List of tasks:
1. In the Git internals passage, what stage numbers do conflicting files get during a merge, and what does each one stand for?
2. Turn the paragraph of the Git internals passage that begins "The index is never visible to other people" into a short bulleted list that keeps its main facts.
[[ Passage open ]]
A commit object is written with the root tree’s hash, the current HEAD as parent, your author info, and your message. Its hash is computed and the object is stored.
The current branch ref is updated to point at the new commit hash. If you were on main, .git/refs/heads/main is overwritten with the new SHA. HEAD already pointed at refs/heads/main, so it now transitively follows.

The neat part is that nothing in step 1-3 is destructive. Until step 5 updates the ref, the new commit is sitting in the object store unreachable from any branch. It is reachable again later through the reflog, which we will get to.

If you ever want to see this in action, the Pro Git book Internals chapter walks through it with the plumbing commands git hash-object, git update-index, git write-tree, and git commit-tree. They are the git add and git commit you actually used, just one step at a time.

The Index: Git’s Most Misunderstood File

The index (also called the staging area or cache) is a binary file at .git/index. It is the single most underappreciated part of Git.

For each file Git is tracking, the index stores:

the file’s path in the repo
its mode (file type and exec bit)
the blob hash that represents the staged content
timestamp and stat info to detect changes quickly

You can dump it with:

$ git ls-files --stage
100644 af5626b4... 0   README.md
100644 9b7a3c1a... 0   src/main.py

The third column is the stage number. It is zero for normal files. During a merge, conflicting files have stages 1, 2, and 3 (common ancestor, ours, theirs), which is how git status knows about a conflict.

The index serves three jobs at once:

It is a draft of the next commit. Everything you git add lands here first.
It is a cache of the working directory’s state, which is why git status is fast even on big repos. Git compares stat info against the index instead of reading every file.
It is the source for tree objects that the next commit will use.

The index is never visible to other people. It does not get pushed, fetched, or merged. It is purely a local scratch pad. That is why advice like “commit often, push later” works so well: your index and local objects are private until you push, and the push is what publishes them.

Refs, HEAD, and How Branches Really Work

A ref is a name that points at an object. Almost always it points at a commit.

$ cat .git/refs/heads/main
9f9258a8ffe4187f08a93bcba47784e07985d999

$ cat .git/refs/tags/v1.0
1a410efbd13591db07496601ebc7a059dd55cfe9

That is the entire on-disk format. A branch is one line of text. A tag is one line of text. Want a hundred branches? You get a hundred small files.
[[ Passage closed ]]
[[ Study material open ]]
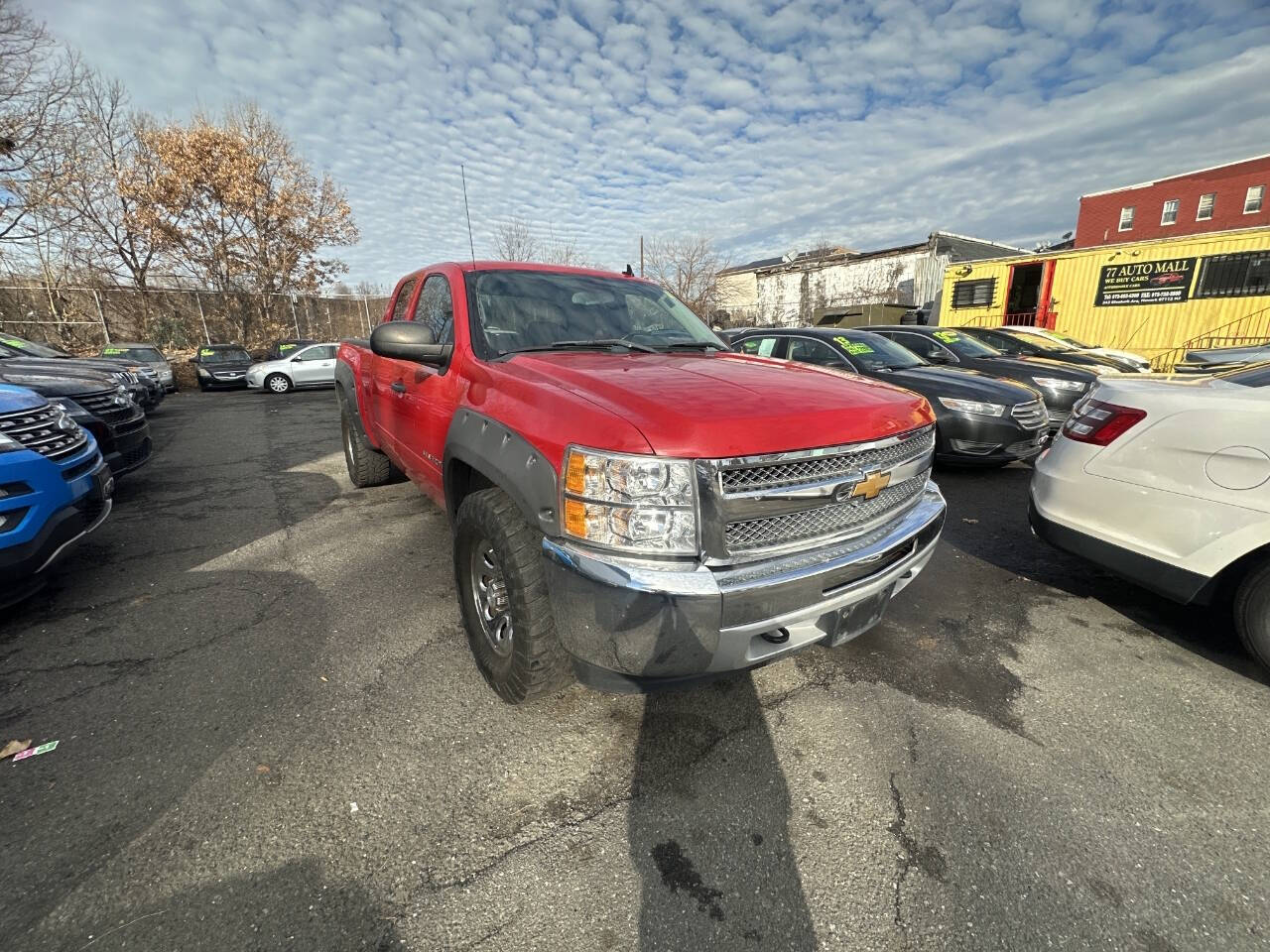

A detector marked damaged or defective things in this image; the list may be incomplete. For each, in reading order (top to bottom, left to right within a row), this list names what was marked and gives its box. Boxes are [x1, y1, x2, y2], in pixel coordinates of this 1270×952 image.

cracked asphalt [2, 391, 1270, 948]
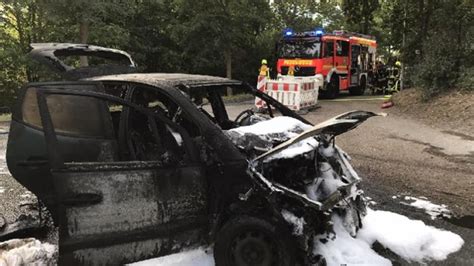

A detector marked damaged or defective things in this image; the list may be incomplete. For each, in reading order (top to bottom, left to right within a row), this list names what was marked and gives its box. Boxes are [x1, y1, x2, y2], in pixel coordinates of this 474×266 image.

burnt car roof [28, 42, 137, 79]
burnt car roof [89, 72, 243, 88]
charred car body [5, 43, 380, 264]
burned car wreck [5, 43, 382, 264]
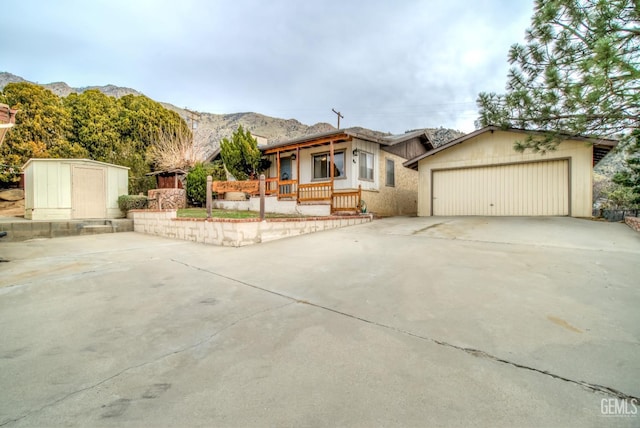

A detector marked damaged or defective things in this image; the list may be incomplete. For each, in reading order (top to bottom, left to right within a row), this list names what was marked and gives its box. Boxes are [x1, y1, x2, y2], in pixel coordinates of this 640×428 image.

driveway crack [0, 300, 290, 426]
cracked concrete [1, 219, 640, 426]
driveway crack [170, 258, 640, 404]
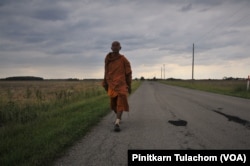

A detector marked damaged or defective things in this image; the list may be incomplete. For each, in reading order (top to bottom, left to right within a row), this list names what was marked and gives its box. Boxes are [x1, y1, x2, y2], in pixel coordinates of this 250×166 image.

cracked asphalt [54, 81, 250, 165]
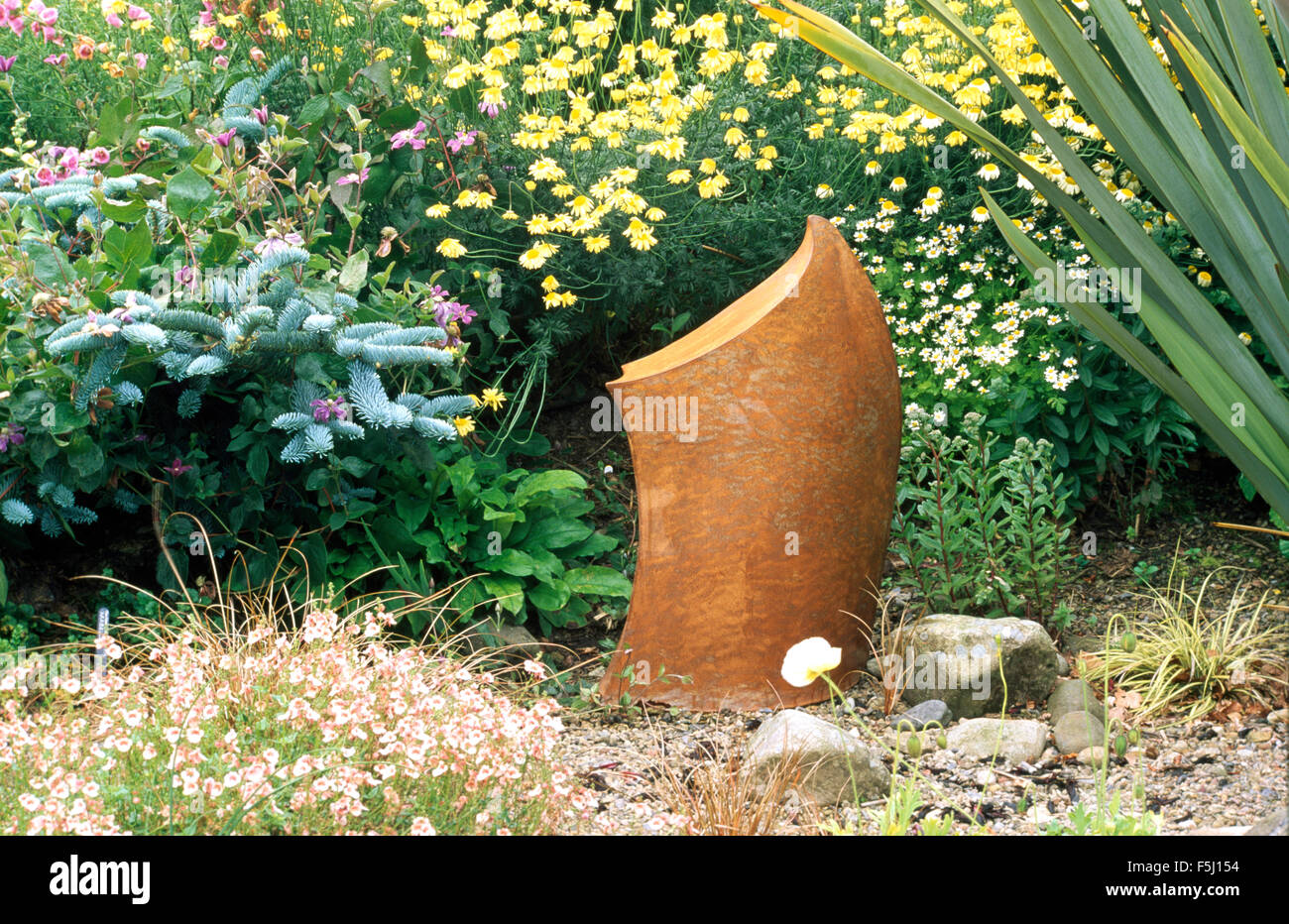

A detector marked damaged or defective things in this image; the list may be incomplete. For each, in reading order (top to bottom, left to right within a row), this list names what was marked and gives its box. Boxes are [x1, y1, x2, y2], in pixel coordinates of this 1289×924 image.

rusty metal sculpture [599, 215, 892, 706]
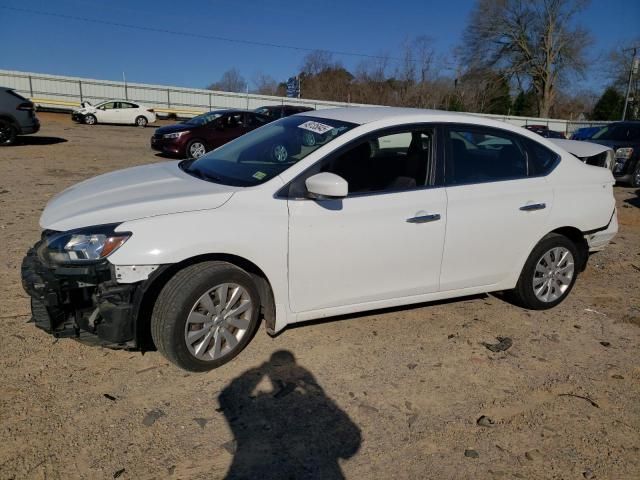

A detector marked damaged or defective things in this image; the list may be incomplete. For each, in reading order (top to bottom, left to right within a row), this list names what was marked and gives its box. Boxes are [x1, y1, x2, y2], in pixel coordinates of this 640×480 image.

broken bumper cover [21, 244, 139, 344]
damaged front bumper [21, 242, 144, 346]
exposed headlight assembly [43, 224, 130, 264]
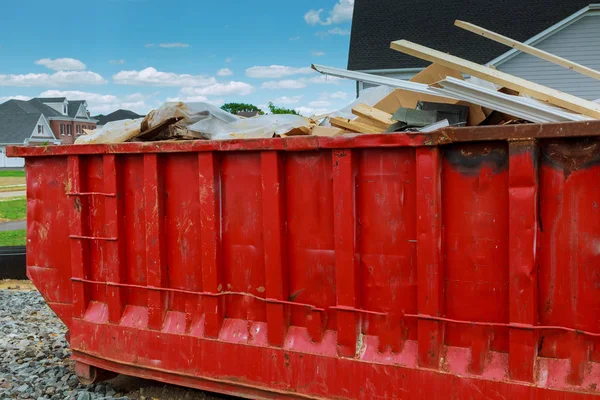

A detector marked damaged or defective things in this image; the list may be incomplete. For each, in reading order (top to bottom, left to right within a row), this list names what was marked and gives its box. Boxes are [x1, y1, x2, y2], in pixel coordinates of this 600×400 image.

rusted metal wall [8, 120, 600, 398]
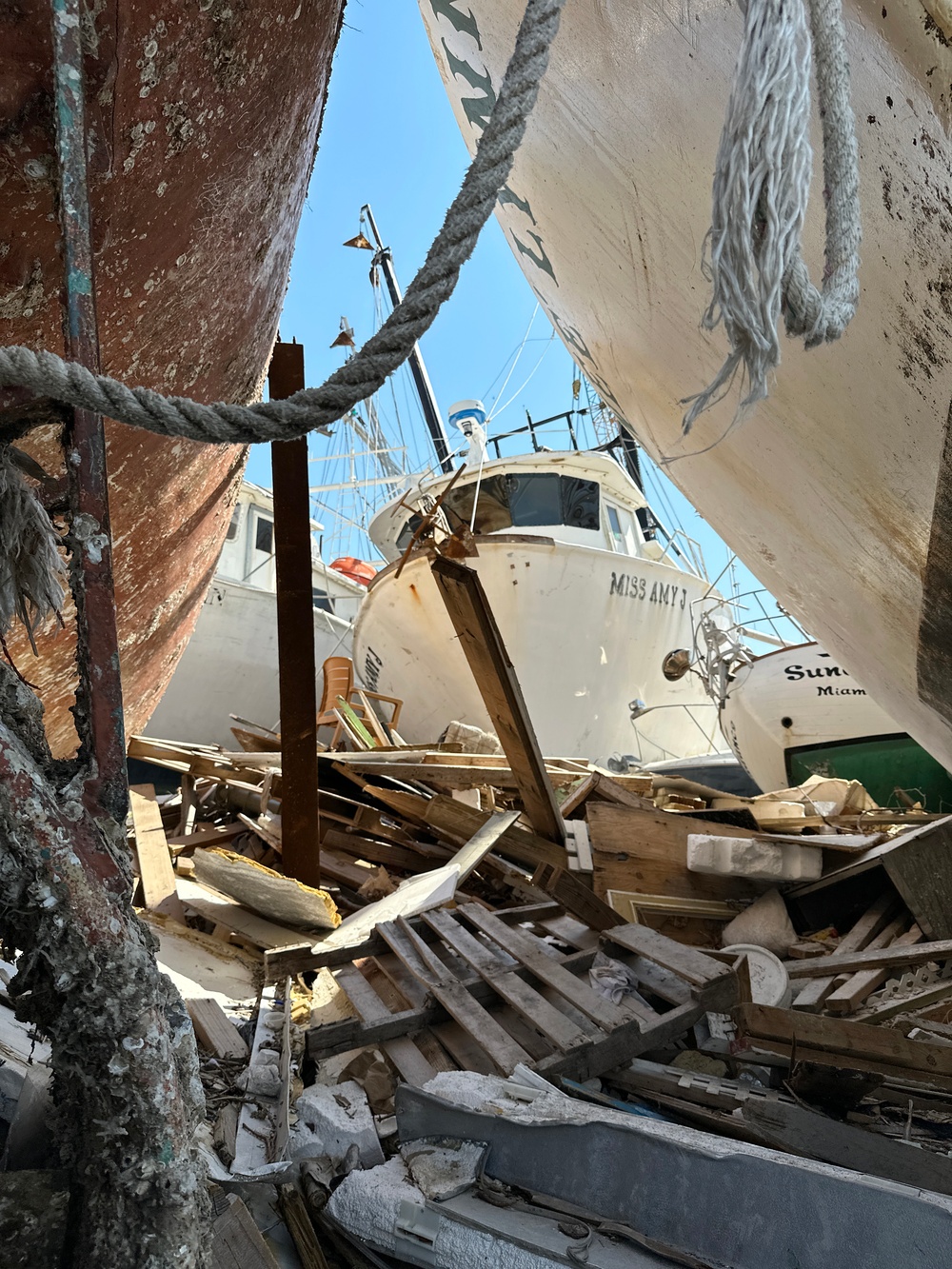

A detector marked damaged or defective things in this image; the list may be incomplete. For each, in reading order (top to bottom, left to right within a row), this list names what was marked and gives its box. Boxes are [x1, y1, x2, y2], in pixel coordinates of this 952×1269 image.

rusty metal beam [51, 0, 128, 826]
rusty metal beam [270, 343, 322, 891]
broken wooden pallet [305, 902, 735, 1081]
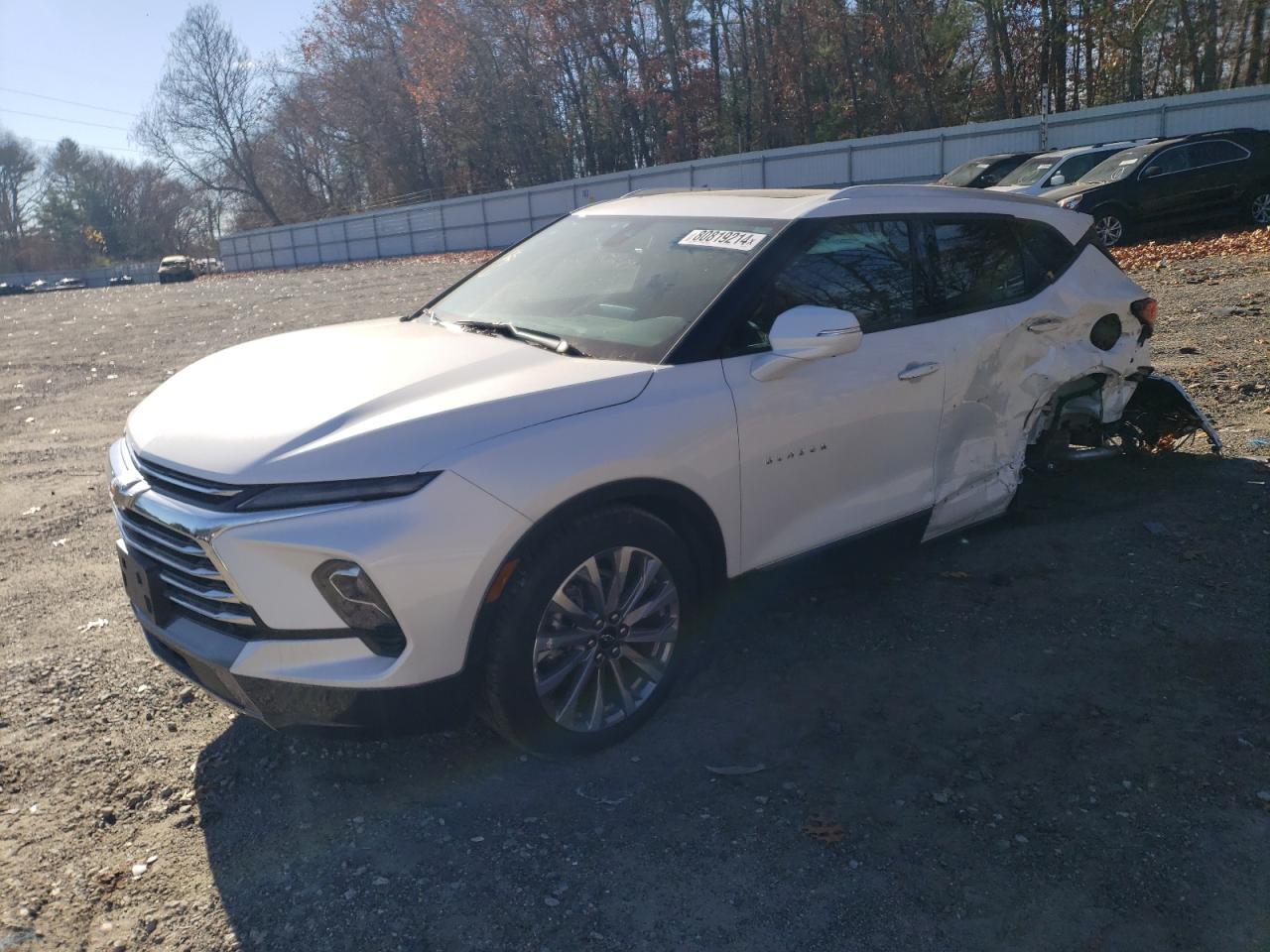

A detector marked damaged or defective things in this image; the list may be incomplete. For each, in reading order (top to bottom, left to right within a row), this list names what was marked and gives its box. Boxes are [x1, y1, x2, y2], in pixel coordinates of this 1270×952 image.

damaged rear quarter panel [924, 246, 1153, 540]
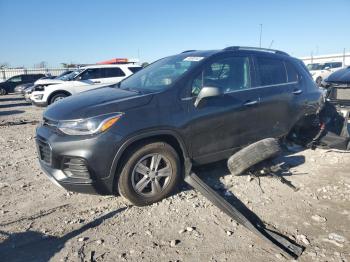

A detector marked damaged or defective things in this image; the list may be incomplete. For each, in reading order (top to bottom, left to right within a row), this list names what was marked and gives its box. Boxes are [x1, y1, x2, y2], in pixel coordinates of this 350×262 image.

damaged gray suv [35, 47, 322, 207]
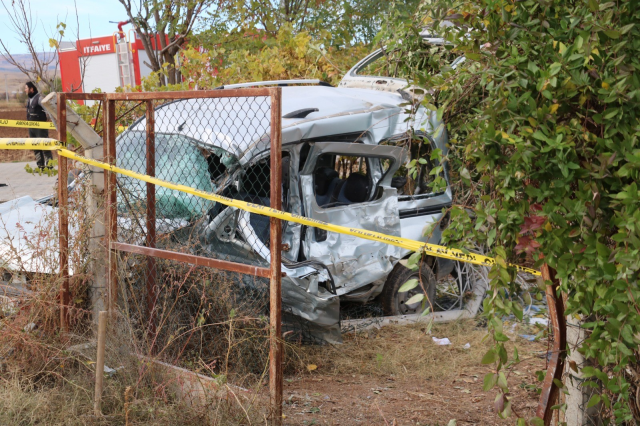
[[ Study material closed ]]
Set of answers:
1. Stages 1, 2, and 3, standing for the common ancestor, ours, and theirs.

2.
- The index is never visible to other people.
- It does not get pushed, fetched, or merged.
- It is purely a local scratch pad.
- This is why the advice "commit often, push later" works: the index and local objects stay private until a push publishes them.